Sana’a: Yemen has announced plans to vaccinate the one million children born in the country each year against the most severe form of diarrhoea, rotavirus.

Rotavirus is often fatal for under-fives. The vaccination campaign is supported by the Global Alliance for Vaccines and Immunisations (Gavi).

Yemen has one of the highest rates of under-five mortality in the world, at 77 deaths for every 1,000 live births. This compares with an average of 41 deaths for every 1,000 live births for the whole of the Middle East and north Africa. Yemen is also the poorest country in the Arabian peninsula. More than 46 per cent of the population live below the poverty line, on less than $2 (Dh7.34) a day.

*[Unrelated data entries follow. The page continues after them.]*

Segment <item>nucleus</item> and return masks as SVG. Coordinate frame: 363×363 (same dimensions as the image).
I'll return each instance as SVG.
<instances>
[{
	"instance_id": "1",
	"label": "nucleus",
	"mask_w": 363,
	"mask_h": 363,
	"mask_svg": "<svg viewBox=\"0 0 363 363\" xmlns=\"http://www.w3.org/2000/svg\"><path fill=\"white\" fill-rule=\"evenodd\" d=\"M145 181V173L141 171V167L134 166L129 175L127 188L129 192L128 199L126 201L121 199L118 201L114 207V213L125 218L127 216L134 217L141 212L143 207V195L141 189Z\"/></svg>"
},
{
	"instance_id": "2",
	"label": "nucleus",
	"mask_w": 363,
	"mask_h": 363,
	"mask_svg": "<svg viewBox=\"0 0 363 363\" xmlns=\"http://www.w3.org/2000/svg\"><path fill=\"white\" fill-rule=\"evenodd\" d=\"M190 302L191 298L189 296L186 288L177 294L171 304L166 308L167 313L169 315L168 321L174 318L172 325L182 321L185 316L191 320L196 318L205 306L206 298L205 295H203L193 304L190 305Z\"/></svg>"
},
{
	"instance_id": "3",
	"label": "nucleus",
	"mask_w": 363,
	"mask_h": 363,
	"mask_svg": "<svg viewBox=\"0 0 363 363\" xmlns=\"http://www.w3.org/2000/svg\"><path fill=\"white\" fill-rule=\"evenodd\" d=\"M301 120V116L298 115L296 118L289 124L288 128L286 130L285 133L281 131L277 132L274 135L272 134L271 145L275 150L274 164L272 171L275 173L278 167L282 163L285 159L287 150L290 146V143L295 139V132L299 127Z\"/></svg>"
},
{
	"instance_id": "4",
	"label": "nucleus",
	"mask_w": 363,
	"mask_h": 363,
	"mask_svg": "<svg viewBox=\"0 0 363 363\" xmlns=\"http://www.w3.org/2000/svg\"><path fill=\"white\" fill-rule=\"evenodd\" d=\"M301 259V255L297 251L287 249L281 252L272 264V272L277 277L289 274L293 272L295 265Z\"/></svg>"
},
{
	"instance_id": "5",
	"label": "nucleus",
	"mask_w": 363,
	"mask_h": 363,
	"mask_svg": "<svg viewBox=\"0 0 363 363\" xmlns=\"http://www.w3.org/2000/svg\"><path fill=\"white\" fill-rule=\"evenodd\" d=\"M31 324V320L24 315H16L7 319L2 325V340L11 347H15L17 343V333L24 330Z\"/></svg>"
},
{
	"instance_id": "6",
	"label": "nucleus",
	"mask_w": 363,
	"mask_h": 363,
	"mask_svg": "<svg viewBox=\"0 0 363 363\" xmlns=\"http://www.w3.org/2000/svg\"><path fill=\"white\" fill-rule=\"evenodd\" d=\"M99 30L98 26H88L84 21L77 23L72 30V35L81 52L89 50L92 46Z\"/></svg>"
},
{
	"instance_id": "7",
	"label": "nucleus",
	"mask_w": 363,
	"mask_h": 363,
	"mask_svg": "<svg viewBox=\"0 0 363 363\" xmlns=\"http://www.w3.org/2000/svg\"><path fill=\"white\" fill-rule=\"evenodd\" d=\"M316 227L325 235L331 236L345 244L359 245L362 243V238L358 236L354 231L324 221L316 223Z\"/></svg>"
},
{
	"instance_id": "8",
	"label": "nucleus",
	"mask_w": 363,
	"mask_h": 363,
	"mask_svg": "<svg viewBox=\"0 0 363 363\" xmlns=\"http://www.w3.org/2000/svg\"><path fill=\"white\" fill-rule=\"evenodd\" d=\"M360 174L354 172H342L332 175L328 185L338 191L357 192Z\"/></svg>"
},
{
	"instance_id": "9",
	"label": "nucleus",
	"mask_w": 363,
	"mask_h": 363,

However, Yemen’s immunisation coverage rate for DTP3 — three doses of diphtheria, tetanus and pertussis vaccines given to children below the age of one, the standard measure of immunisation — reached 81 per cent in 2011, according to the latest data released by the World Health Organisation. Globally, the coverage rate is 82 per cent.

International organisations and charities are calling for support to Yemen, where as many as one million children suffer from chronic malnutrition.

With 58 per cent of children under the age of five stunted by malnutrition, Yemen has the second highest rate of chronic malnutrition in the world, behind Afghanistan.

Acute malnutrition affects as many as 30 per cent of children in some parts of the country, close to the levels in south Somalia, and twice as high as the internationally recognised emergency threshold.

Unicef, the UN agency for children, attributes the dire humanitarian situation to chronic underdevelopment, exacerbated by years of conflict.